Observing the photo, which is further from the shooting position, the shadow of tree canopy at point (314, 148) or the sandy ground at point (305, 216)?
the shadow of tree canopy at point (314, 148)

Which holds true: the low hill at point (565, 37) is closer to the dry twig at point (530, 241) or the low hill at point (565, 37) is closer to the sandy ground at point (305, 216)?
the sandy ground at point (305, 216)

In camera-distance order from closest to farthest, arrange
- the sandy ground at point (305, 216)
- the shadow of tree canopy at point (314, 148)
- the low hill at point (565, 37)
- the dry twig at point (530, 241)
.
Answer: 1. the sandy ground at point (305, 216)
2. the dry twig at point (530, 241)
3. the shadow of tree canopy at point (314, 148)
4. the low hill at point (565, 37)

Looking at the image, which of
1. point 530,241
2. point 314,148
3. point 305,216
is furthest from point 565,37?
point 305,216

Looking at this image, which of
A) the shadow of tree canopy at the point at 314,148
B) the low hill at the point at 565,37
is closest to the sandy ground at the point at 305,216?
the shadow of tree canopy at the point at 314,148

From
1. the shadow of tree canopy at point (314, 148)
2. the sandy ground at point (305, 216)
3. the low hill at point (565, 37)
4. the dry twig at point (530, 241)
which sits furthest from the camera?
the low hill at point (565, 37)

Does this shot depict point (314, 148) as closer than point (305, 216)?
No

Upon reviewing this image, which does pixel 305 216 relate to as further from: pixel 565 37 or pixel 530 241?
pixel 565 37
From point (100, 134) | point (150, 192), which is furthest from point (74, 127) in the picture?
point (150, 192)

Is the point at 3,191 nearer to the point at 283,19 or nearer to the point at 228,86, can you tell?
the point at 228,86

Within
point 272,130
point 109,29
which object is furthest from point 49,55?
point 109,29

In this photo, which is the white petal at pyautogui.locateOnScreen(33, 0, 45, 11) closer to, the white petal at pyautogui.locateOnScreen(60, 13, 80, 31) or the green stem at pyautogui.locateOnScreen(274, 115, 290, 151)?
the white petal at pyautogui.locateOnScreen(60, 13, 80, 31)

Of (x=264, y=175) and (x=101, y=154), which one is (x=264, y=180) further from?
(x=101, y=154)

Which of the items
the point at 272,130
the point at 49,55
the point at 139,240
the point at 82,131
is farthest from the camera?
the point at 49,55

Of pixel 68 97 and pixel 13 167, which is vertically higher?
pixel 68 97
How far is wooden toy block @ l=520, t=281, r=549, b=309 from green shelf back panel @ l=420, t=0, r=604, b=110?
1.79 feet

^^^^^^^^^^^^^^^^

• _EXERCISE REQUIREMENTS_: Copy word for word the lines from the one containing "How far is wooden" through the end of the records, including both ends.

• _WRITTEN RESPONSE_:
How far is wooden toy block @ l=520, t=281, r=549, b=309 from green shelf back panel @ l=420, t=0, r=604, b=110?
1.79 feet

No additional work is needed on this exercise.